> Work instructions
Every entry below should appear in the answer exactly as written, apart from the pictures.

******

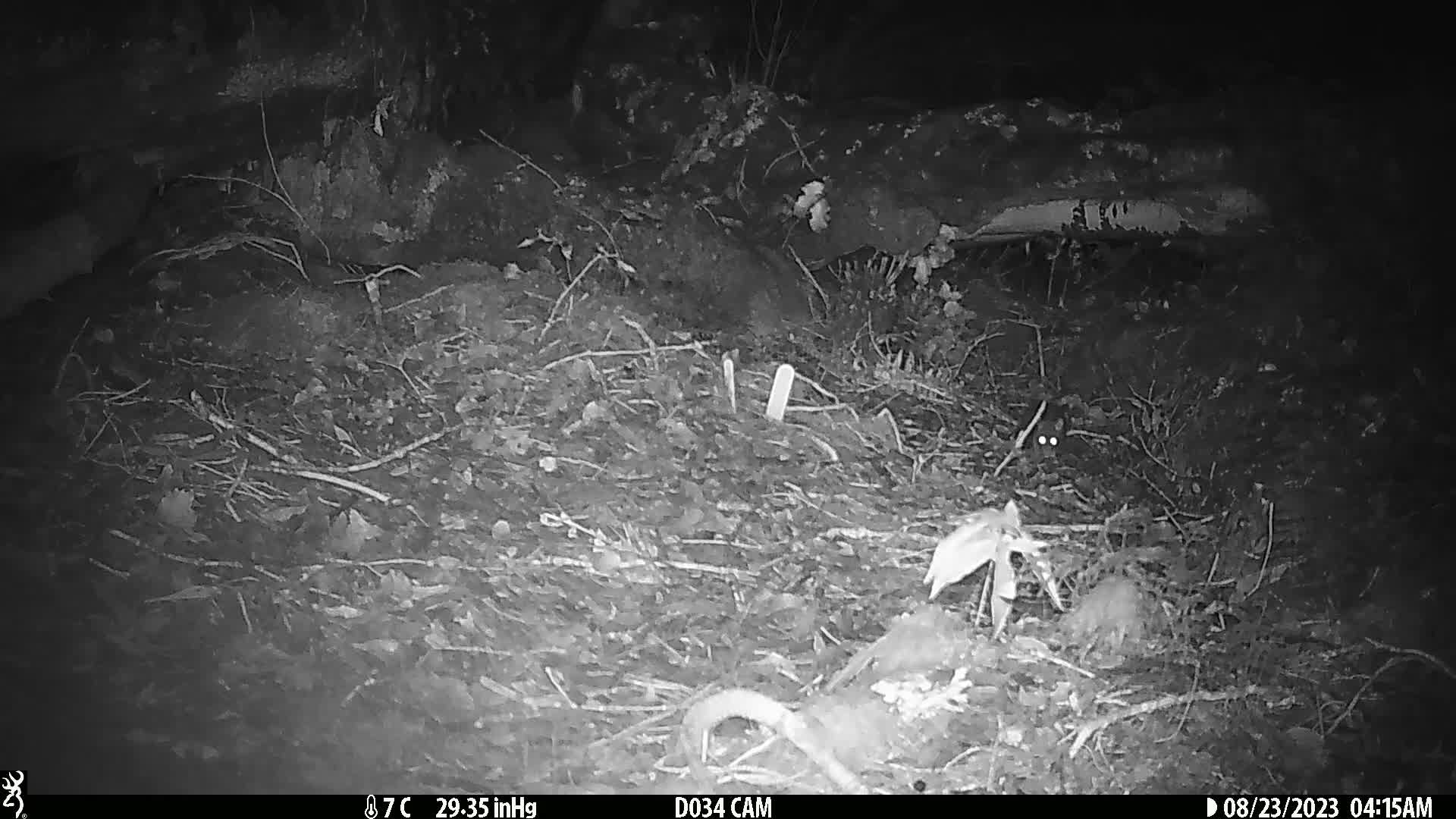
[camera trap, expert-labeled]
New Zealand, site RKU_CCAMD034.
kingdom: Animalia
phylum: Chordata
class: Mammalia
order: Rodentia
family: Muridae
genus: Rattus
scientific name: Rattus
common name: rat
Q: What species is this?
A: Rat (Rattus).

******

> Result
[camera trap, expert-labeled]
New Zealand, site RKU_CCAMD034.
kingdom: Animalia
phylum: Chordata
class: Mammalia
order: Rodentia
family: Muridae
genus: Rattus
scientific name: Rattus
common name: rat
Q: What species is this?
A: Rat (Rattus).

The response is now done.